„Kopftuch-Zwang“ steht nicht im Koran

Geschockt sei sie gewesen, als sie mit über 40 Jahren den Koran zu studieren begann. Neun Jahre arbeitet Fatma Akay-Türker, 1975 in der Türkei geboren, als islamische Religionslehrerin. An 17 verschiedenen Schulen in Wien. Kritische Fragen der Mädchen zu Kopftuch und Ungleichbehandlung rütteln sie auf. Bislang hatte sie selbst – traditionell erzogen – geglaubt: Was Imame sagen. Was von Müttern überliefert wird. Die Frau müsse unauffällig sein, sich dem Mann unterordnen und gehorchen. Eine gezeigte Haarsträhne, wird gedroht, bedeute 70 Jahre in der Hölle.

◆ **Datenteil**
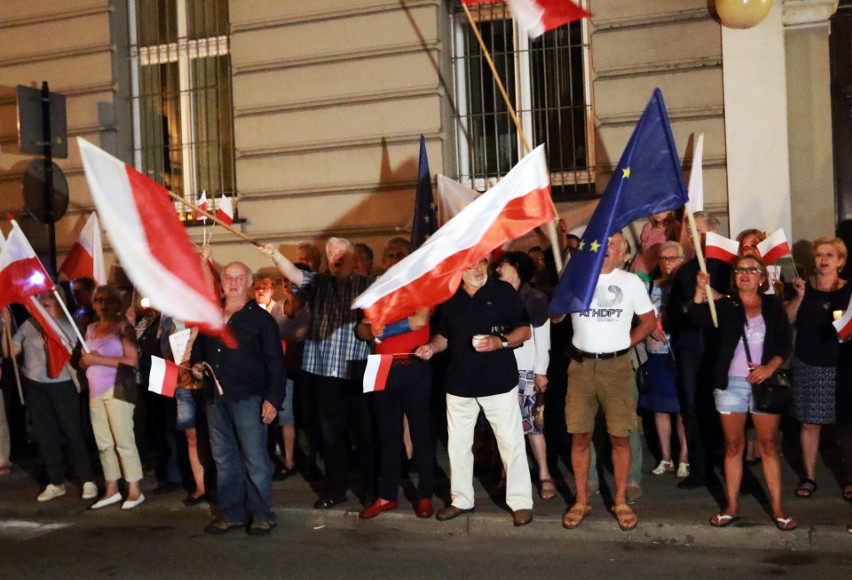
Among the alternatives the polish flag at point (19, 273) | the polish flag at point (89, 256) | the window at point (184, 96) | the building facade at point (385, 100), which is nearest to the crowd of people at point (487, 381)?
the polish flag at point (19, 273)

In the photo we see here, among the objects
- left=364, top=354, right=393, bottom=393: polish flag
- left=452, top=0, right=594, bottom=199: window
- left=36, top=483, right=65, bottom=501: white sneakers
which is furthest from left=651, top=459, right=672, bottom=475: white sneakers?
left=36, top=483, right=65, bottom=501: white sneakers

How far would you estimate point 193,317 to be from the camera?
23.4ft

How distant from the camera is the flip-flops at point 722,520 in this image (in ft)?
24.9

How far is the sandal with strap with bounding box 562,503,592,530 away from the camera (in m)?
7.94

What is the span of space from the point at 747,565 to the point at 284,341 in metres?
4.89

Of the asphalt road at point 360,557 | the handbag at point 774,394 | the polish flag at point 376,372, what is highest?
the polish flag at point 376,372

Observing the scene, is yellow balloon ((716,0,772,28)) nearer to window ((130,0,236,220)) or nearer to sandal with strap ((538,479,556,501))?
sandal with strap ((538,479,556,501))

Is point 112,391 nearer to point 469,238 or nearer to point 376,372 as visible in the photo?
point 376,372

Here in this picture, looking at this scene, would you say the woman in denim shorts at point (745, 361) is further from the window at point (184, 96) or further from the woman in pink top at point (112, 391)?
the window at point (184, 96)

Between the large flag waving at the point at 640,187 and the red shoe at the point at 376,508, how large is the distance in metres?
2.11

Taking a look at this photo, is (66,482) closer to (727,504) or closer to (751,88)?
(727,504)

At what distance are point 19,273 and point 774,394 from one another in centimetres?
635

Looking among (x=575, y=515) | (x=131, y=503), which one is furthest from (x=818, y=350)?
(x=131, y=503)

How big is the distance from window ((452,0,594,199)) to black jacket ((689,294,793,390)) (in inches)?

---

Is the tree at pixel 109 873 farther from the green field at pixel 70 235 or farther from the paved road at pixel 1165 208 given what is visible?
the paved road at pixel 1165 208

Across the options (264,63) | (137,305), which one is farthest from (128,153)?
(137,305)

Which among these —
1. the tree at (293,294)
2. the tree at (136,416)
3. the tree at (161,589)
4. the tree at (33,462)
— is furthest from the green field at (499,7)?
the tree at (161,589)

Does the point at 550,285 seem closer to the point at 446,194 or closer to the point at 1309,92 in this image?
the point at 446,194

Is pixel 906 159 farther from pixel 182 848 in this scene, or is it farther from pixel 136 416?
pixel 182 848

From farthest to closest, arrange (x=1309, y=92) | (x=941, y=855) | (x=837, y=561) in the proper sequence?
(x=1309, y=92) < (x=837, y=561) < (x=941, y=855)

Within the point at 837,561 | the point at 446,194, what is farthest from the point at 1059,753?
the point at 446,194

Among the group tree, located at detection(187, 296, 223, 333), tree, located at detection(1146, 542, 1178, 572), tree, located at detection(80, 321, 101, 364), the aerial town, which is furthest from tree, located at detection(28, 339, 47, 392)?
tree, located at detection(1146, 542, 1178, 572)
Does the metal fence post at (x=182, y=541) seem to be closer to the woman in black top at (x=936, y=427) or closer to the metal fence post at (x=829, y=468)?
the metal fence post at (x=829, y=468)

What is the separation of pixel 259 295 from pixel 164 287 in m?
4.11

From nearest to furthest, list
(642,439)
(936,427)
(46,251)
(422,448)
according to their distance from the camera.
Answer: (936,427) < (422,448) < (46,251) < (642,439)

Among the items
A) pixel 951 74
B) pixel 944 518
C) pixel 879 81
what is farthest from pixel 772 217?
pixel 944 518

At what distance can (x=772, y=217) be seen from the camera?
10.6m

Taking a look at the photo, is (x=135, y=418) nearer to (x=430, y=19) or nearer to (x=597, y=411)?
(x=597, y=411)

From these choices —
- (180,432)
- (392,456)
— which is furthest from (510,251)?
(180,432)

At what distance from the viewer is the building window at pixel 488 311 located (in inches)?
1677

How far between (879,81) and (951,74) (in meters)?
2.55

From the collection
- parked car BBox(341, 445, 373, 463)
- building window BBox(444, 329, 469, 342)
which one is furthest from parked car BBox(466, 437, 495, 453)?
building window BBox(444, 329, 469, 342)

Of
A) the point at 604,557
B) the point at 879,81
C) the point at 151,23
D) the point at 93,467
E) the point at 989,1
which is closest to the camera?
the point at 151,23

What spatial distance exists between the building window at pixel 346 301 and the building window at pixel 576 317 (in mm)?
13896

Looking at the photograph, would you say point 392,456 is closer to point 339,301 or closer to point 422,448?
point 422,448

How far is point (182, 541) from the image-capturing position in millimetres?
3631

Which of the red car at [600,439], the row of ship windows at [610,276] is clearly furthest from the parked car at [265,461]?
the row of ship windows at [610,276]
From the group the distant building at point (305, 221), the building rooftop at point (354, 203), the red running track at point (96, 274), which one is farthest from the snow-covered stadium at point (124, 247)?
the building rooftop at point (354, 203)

---

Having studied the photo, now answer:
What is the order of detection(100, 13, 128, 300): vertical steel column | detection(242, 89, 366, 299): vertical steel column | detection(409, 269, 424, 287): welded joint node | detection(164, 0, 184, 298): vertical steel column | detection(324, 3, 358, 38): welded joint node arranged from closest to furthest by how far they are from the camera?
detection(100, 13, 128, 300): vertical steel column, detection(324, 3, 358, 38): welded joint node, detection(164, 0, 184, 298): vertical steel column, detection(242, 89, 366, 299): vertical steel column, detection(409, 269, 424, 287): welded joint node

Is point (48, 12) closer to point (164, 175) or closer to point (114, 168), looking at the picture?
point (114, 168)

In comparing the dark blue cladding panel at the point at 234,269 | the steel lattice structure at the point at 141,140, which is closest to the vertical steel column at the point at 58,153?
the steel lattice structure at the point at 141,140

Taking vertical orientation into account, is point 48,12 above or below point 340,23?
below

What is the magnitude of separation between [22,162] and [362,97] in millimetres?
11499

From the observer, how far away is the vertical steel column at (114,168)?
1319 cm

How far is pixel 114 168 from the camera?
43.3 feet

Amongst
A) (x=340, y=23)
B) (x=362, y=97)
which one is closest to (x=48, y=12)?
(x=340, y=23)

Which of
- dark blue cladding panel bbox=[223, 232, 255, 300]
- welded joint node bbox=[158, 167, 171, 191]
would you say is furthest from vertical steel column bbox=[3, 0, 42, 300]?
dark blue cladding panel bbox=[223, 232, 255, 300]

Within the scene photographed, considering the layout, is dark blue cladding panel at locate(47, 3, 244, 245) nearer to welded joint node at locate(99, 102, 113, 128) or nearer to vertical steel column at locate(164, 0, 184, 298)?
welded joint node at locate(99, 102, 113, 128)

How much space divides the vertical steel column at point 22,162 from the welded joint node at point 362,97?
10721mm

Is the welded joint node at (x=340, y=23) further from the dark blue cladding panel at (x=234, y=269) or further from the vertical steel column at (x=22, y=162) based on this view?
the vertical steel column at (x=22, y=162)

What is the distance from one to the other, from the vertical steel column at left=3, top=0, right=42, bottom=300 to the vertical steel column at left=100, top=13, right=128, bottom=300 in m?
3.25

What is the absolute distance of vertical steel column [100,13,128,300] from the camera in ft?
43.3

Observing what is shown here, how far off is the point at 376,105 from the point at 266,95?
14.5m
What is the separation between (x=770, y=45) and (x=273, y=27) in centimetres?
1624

◆ **Aufgaben**
1 – An wie vielen Schulen in Wien war Fatma Akay-Türker laut dem Textauszug als islamische Religionslehrerin tätig?
2 – Gib aus den Datenzeilen den Abschnitt wortgetreu wieder, der mit der Zeile beginnt, die „At what distance are“ enthält, und mit der Zeile endet, die „How big is the“ enthält, beide Zeilen eingeschlossen.

◆ **Lösungen**
1 – An 17 verschiedenen Schulen.

2 –
At what distance are point 19,273 and point 774,394 from one another in centimetres?
635

Looking among (x=575, y=515) | (x=131, y=503), which one is furthest from (x=818, y=350)?
(x=131, y=503)

How big is the distance from window ((452,0,594,199)) to black jacket ((689,294,793,390)) (in inches)?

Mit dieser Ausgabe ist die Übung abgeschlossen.